Fu giusto imboccare la via delle grandi privatizzazioni e del disimpegno dello stato dall’economia industriale pubblica come suggerito dal fondo monetario internazionale a tutti i paesi del mondo? Grandi pensatori del Novecento, come Croce, Sturzo, Einaudi e altri, auspicarono uno stato che ingerisse il meno che fosse stato possibile nell’economia, erano i filosofi e gli economisti liberisti, portatori, ancora negli anni 50 di un’idea teoricamente affascinante che aveva dolorosamente mostrato tutti i suoi limiti fin dall’inizio del XX secolo, appalesandosi in tutta la sua tragica precarietà con il crack di Wall Street del 1929. Keynes e i neokeynesiani ci consegnarono una insuperata teoria di sistemi economici efficienti, che se ricordo bene, come ricordo bene, non prevede elementi di liberismo selvaggio o di espulsione dal sistema dei fattori economici più deboli.

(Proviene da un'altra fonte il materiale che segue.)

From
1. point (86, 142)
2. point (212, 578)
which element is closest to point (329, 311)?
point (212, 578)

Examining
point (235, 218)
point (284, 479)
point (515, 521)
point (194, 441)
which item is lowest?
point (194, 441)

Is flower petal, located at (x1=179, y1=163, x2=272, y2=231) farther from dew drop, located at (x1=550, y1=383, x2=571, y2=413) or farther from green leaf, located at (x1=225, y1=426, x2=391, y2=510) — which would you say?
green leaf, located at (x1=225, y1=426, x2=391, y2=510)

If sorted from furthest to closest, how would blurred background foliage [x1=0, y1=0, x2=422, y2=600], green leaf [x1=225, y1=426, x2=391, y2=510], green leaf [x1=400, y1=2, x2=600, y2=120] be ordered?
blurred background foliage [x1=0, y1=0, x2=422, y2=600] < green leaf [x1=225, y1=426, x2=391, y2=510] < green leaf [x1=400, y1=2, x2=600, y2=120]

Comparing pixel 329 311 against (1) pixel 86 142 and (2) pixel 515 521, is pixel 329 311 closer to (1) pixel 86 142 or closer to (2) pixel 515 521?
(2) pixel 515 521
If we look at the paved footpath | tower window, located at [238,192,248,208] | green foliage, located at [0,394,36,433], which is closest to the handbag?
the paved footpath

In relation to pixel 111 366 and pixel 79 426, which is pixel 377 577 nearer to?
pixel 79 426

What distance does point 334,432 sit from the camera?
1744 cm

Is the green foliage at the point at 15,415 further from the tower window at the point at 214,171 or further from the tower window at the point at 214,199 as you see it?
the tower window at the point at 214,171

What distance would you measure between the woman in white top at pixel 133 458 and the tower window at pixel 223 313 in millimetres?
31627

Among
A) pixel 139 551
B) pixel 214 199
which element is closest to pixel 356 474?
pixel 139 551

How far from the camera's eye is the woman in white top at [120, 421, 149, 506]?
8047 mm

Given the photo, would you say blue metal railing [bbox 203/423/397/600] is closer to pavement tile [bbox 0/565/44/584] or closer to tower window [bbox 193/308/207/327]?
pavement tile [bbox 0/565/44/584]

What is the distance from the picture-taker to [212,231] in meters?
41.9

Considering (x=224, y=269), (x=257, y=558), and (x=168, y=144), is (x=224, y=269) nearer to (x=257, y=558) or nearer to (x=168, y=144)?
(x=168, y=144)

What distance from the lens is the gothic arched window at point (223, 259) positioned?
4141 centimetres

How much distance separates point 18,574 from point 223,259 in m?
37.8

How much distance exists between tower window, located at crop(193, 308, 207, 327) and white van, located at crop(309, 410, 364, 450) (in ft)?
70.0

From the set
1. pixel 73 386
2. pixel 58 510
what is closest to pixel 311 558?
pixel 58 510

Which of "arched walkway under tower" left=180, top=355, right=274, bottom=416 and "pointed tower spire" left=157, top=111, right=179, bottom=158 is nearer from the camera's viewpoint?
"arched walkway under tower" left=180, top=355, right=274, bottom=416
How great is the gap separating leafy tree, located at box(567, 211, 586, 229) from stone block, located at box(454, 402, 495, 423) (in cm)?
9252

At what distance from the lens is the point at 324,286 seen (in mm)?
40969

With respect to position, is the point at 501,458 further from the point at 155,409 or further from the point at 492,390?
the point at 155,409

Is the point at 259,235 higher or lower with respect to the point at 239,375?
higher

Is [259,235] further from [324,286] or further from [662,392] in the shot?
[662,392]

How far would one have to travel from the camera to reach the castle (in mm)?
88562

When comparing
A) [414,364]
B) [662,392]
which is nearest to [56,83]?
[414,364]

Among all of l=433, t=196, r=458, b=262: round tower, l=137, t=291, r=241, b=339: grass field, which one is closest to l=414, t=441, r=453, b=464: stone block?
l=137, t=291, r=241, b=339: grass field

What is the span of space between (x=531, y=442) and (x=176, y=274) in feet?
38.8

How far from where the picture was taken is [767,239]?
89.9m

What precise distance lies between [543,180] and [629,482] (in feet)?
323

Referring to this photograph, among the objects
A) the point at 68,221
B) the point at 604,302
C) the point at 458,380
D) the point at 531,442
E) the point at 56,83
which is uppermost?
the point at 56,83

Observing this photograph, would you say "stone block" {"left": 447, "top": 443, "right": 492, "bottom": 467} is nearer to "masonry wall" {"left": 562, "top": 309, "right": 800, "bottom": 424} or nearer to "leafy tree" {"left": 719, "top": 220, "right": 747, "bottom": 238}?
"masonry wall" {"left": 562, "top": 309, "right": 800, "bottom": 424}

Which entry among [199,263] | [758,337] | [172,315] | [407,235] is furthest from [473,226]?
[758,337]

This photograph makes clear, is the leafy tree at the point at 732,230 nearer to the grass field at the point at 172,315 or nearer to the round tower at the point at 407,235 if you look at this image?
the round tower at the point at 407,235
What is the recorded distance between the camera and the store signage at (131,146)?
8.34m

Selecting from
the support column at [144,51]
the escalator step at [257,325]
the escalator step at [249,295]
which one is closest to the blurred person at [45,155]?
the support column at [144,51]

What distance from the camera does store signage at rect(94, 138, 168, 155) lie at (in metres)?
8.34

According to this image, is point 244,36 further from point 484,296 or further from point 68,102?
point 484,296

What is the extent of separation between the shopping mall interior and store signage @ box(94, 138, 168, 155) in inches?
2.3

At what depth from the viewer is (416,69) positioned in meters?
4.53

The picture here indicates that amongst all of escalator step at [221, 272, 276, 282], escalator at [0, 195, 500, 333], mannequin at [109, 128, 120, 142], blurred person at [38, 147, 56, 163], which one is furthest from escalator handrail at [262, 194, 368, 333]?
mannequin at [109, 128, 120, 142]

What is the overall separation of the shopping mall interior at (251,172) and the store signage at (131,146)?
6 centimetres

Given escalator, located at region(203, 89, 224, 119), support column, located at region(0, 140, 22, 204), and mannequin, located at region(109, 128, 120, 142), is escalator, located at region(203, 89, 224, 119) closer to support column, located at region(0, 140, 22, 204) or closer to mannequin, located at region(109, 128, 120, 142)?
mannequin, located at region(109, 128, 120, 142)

La ricetta suggerita dal FMI sarà anche buona, perché è applicata dalla maggior parte dei paesi, ma nei fatti genera crisi e fallimenti a catena in tutto il mondo, coinvolgendo seriamente grandi banche creditrici e mettendo in crisi un sistema globale. La dove il metodo FMI genera crescita non induce distribuzione della ricchezza ma concentrazione. Quindi la mia risposta non può che essere negativa.
La nuova economia postulata dal FMI, o sarebbe meglio dire dal Tesoro degli USA, sostituisce l’interesse e l’utile al benessere diffuso, alla cura dell’ambiente, della democrazia, dei diritti umani, alla giustizia sociale e ai diritti del lavoro. Ritengo che la finanziarizzazione dell’economia e dei sistemi organizzativi sociali non possa e non debba sostituirsi ai grandi progetti del XX secolo, quello socialista e quello cristiano sociale.
Tornando alle nostre privatizzazioni, ma si, chiamiamole pure all’italiana, attuate sull’onda emozionaIe di una chimera di nome New Economy o liberalizzazione dei mercati, teniamo presente che gli USA detengono nel patrimonio federale fior di aziende, tra le quali quattro delle famose sette sorelle del petrolio, e, pur in mezzo al caos dell’economia americana, proteggono o tentano di proteggere con forti dazi all’importazione le produzioni strategiche, mentre in sede di round agreements non si stancano di chiedere al mondo di aprirsi ai loro prodotti e soprattutto ai loro servizi.”